### CONSIGNES À TRAITER
a: Dans l'entretien avec Maria Rosa Jiménez, renomme « compagnes de lutte » en « camarades de lutte », puis recopie le passage qui va de « Maria Rosa Jiménez (au » à « celui des femmes. ».
b: Selon l'entretien avec Maria Rosa Jiménez, combien de jeunes le Mouvement « Somos Venezuela » organise-t-il ?
c: Poursuis l'entretien avec Maria Rosa Jiménez après sa dernière phrase.

─── TEXTE PRÉSENTÉ

AU VENEZUELA, LES FEMMES GRANDISSENT POLITIQUEMENT

Par : Geraldina Colotti, 30/10/2018

Entretien avec la dirigeante bolivarienne Maria Rosa Jiménez lors du IIème Congrès des Femmes Vénézuéliennes.

Maria Rosa Jiménez (au centre, avec la fillette) et ses compagnes de lutte

En tant que Secrétaire Exécutive des Missions et Grandes Missions, ces programmes sociaux créés par Hugo Chavez et appliqués dans les différents domaines de compétence des ministères correspondants, Maria Rosa Jiménez joue un rôle prépondérant qui lui permet de prendre le pouls de la Révolution Bolivarienne et, en particulier de celui des femmes.

Maria Rosa est aussi secrétaire exécutive du Mouvement “Somos Venezuela” qui organise 287.000 jeunes, en majorité des femmes, en comités de porte-à-porte déployés sur tout le territoire. Ces jeunes se rendent dans chaque famille pour expliquer et mettre en pratique le système de protection sociale conçu par le Président Maduro et approuvé par l’Exécutif, par le biais du Carnet de la Patrie. Elle est aussi présidente de la Grande Mission Logement de la Patrie, destinée à 6 millions de familles  principalement sous forme de versements d’allocations. Ce projet, nous explique Jiménez, est basé sur l’article 10 de la Constitution Bolivarienne approuvée en 1999 qui porte sur la reconnaissance du travail domestique et éducatif des femmes, en le considérant comme un travail social qui génère de la valeur et dont l’Etat doit tenir compte. 

Quelle expérience de la la problématique hommes-femmes t’a apporté ton parcours politique?

La Révolution a dès le début adopté la question de l’égalité entre les sexes comme axe central de sa politique, considérant qu’il était indispensable de lutter pour le respect des droits de la femme, contre la violence patriarcale et pour l’égalité des sexes. Aux yeux de Chavez, le socialisme devait être féministe et pour le rappeler, il a proclamé le 25 octobre journée nationale du socialisme féministe. Dans un modèle de société socialiste, la production sociale doit nécessairement être égalitaire et le travail des femmes au foyer doit être considéré comme une tâche assumée par la collectivité entière et non seulement par la femme. De mon point de vue, les femmes ont grandi politiquement au cours de ce parcours révolutionnaire depuis que Chavez nous a invitées à sortir de la sphère individuelle pour nous transformer en sujet politique s’engageant à élaborer des projets, à défendre la Révolution et la patrie (ou plutôt de la Matrie) et à changer le pays, faisant de notre diversité une richesse. Cette diversité, on peut la constater dans le Congrès actuel auquel ont participé divers organisations et mouvements : de la Plateforme Nationale des Femmes au Mouvement Logement de la Patrie et aux organisations du Grand Pôle Patriotique. Y étaient présentes des femmes des différents partis, des collectifs, des organisations de jeunesses, de la diversité des genres :  toutes constituant un mouvement ample et pluriel faisant preuve d’une grande responsabilité du fait que malgré ses différences, il soutient  en permanence la révolution dans les communautés. Ceci est très important.

──────
─── DONNÉES FOURNIES

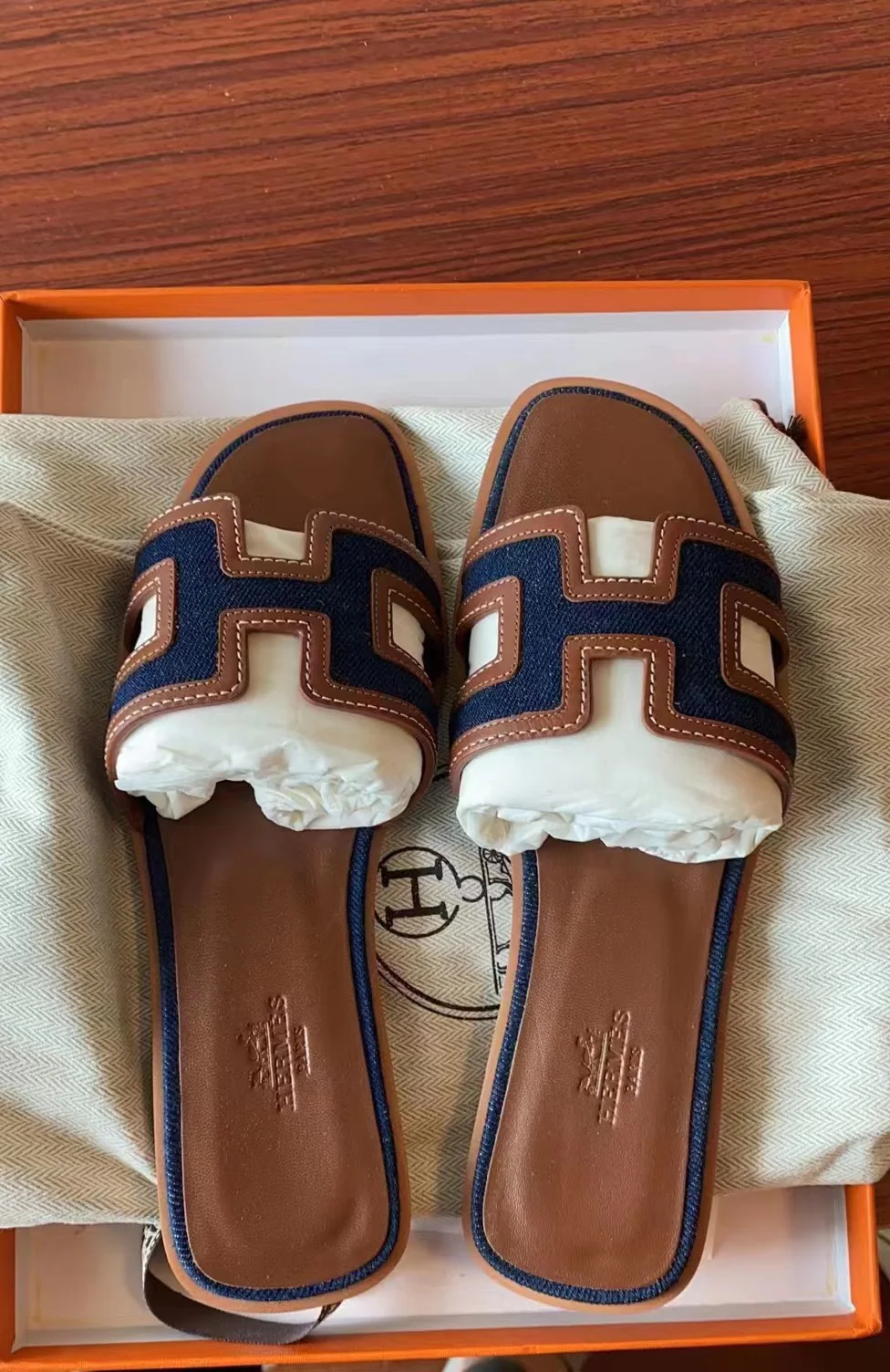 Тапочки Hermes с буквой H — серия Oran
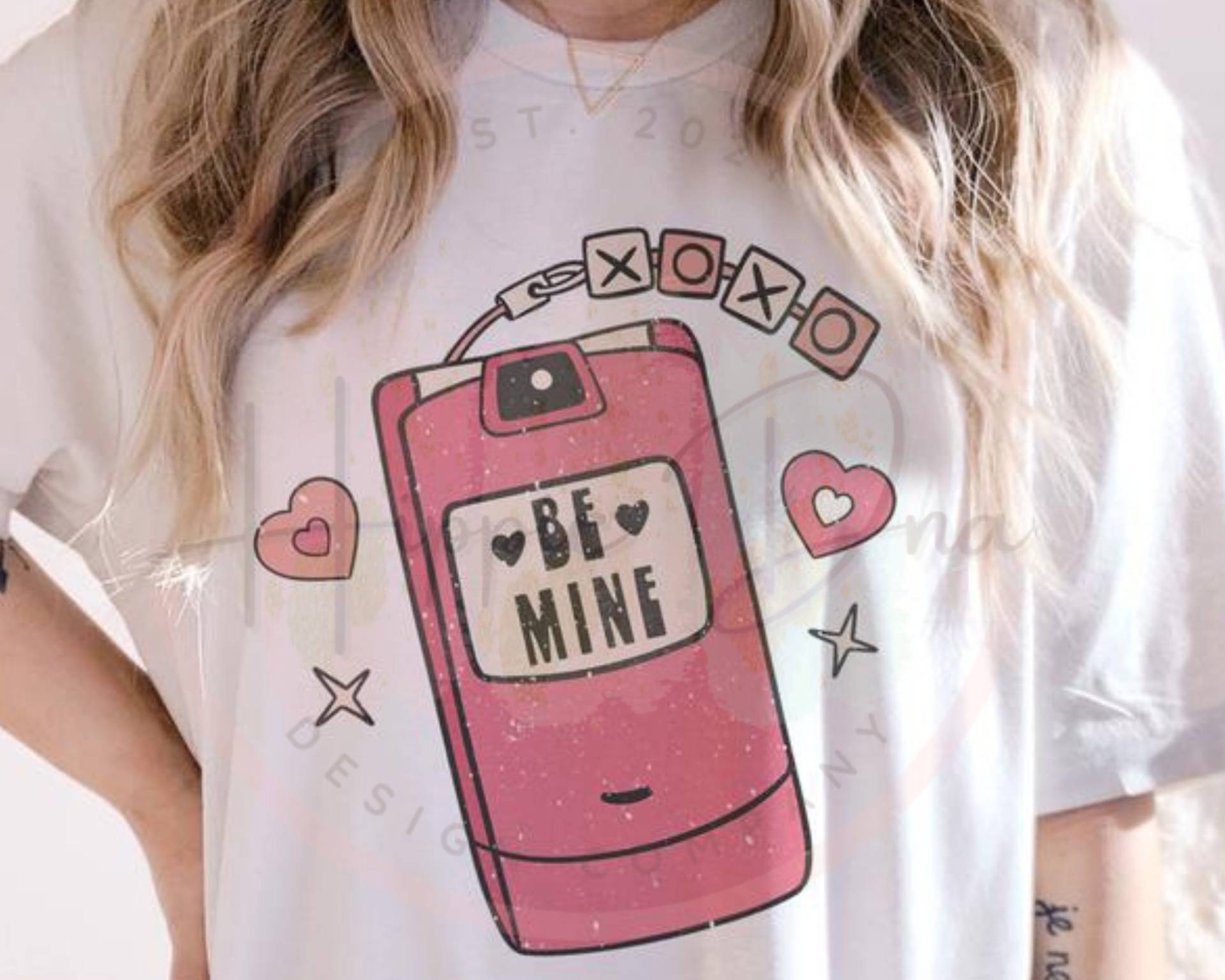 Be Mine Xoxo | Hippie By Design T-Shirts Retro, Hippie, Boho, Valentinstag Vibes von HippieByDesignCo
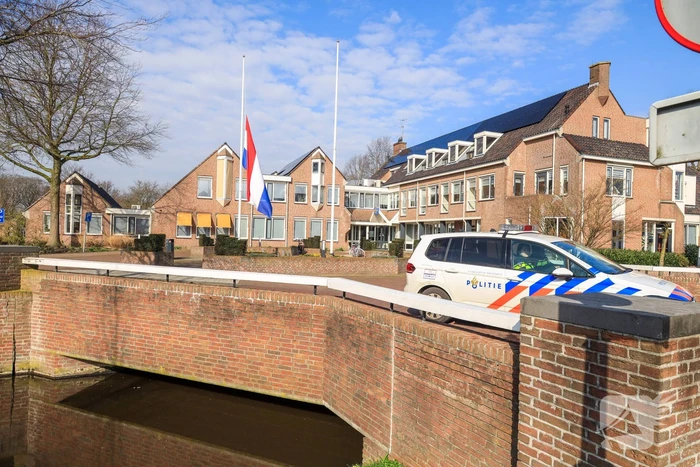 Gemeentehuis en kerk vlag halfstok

──────
─── DONNÉES FOURNIES

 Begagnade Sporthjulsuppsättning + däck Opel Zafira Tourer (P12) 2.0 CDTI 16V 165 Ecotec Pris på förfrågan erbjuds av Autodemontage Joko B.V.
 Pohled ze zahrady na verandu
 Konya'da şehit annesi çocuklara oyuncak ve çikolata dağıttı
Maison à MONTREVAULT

──────
─── DONNÉES FOURNIES

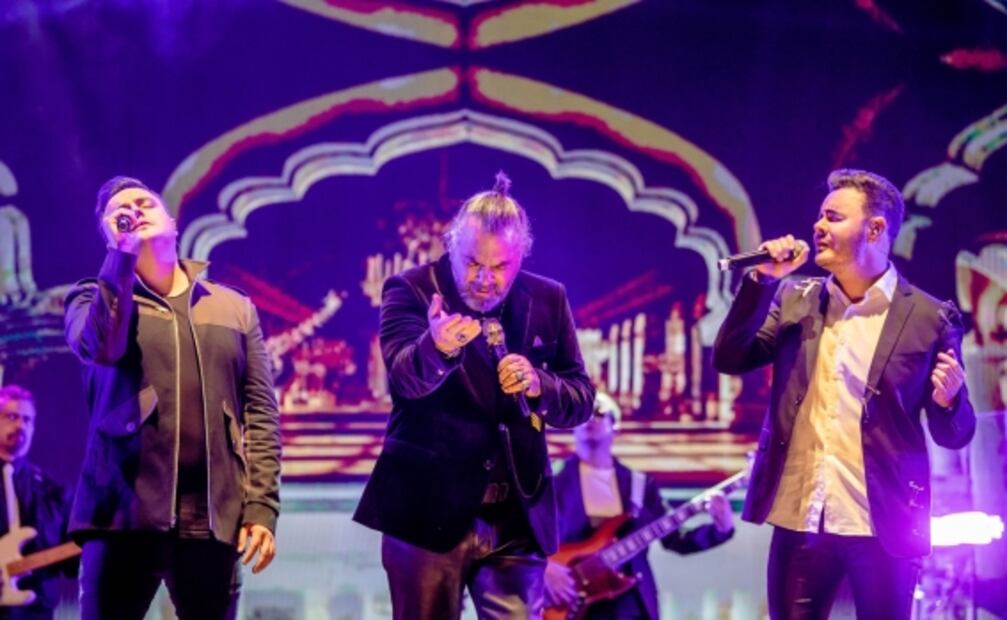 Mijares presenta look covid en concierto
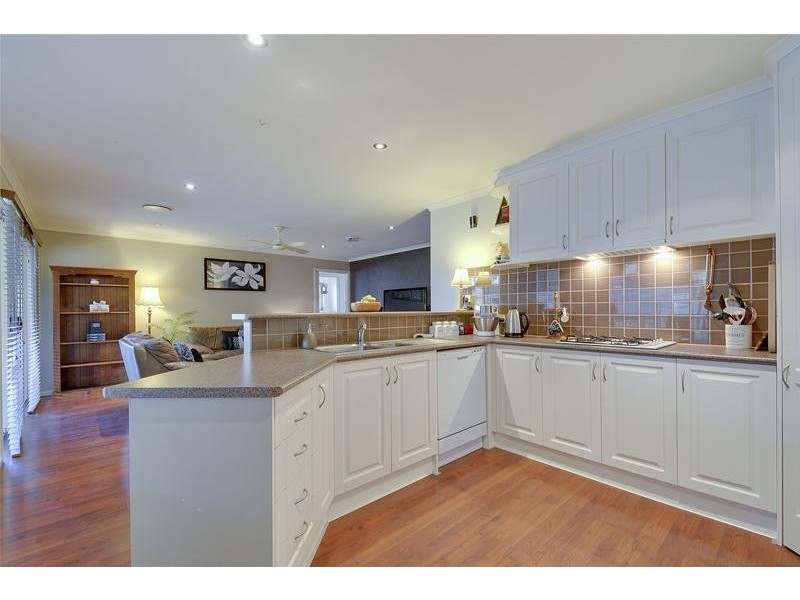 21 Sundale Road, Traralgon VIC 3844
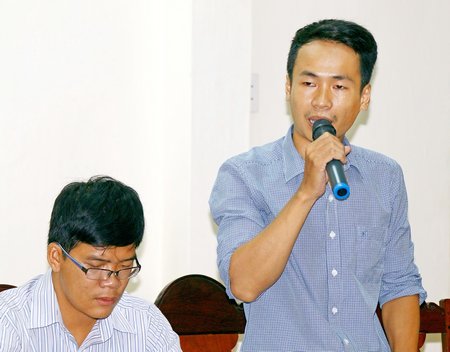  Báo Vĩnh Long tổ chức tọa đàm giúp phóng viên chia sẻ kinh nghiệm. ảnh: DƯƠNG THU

──────

### RÉPONSES PAR CONSIGNE
a:
Maria Rosa Jiménez (au centre, avec la fillette) et ses camarades de lutte

En tant que Secrétaire Exécutive des Missions et Grandes Missions, ces programmes sociaux créés par Hugo Chavez et appliqués dans les différents domaines de compétence des ministères correspondants, Maria Rosa Jiménez joue un rôle prépondérant qui lui permet de prendre le pouls de la Révolution Bolivarienne et, en particulier de celui des femmes.

b: Il organise 287.000 jeunes, en majorité des femmes.

c:
Nous nous retrouvons en tant que sujet en plein milieu d’une bataille d’idées quotidienne que nous menons aux côtés de la révolution bolivarienne. Tout en découvrant que même en étant des leaders politiques, nous pouvons faire l’objet de violences patriarcales, d’abus et de fémicides, ce qui nous amène à réfléchir sur la nature systémique de la violence contre les femmes. Le fait que la lutte politique que nous menons est non seulement destinée à garantir des biens et des services à la population, mais aussi à nous libérer des formes de domination exercées par la société capitaliste, nous amène à réfléchir et à trouver des solutions pour combattre et désactiver cette violence en agissant d’une autre manière, à partir d’un nouveau point de vue et d’une position différente dans la société par rapport au genre.

Quelle est le débat qui a conduit à ce 2ème Congrès et dans quel contexte a-t-il eu lieu?

Je voudrais tout d’abord évoquer quelques épisodes tragiques qui nous ont directement touchées. Dans le Mouvement Logements de la Patrie Eulalia Buroz, nous avons fait l’expérience du fémicide de Celia Silva le 22 octobre de l’année dernière, et plus récemment, de celui de Mayell Hernandez. Ce sont deux indices de l’équilibre qui est en train de s’établir entre la force des femmes et la révolution bolivarienne. Le fémicide de Celia nous a beaucoup marqués, car elle travaillait avec nous dans le Mouvement Logements de la Patrie et luttait pour les droits des femmes. Nous la pleurons et soutenons sa famille. Nous sommes en mesure d’affirmer que justice ne lui a pas été pleinement rendue car même si l’assassin est en prison, le procès portant sur la pénalisation du fémicide n’a toujours pas eu lieu. Cependant, dans le cas de Mayell, le mouvement des femmes s’est mobilisé immédiatement après le fémicide et l’assassin, d’abord relâché, a fini par été arrêté. Mais c’est le Mouvement d’artistes et d’intellectuels dont elle faisait partie qui a contribué à donner de la visibilité au fémicide, en se mobilisant aux côtés des femmes et  en mettant en évidence que le coupable avait agi par haine contre les femmes, pour infliger des sévices à un corps féminin, le rendre vulnérable et le dominer jusqu‘à sa destruction.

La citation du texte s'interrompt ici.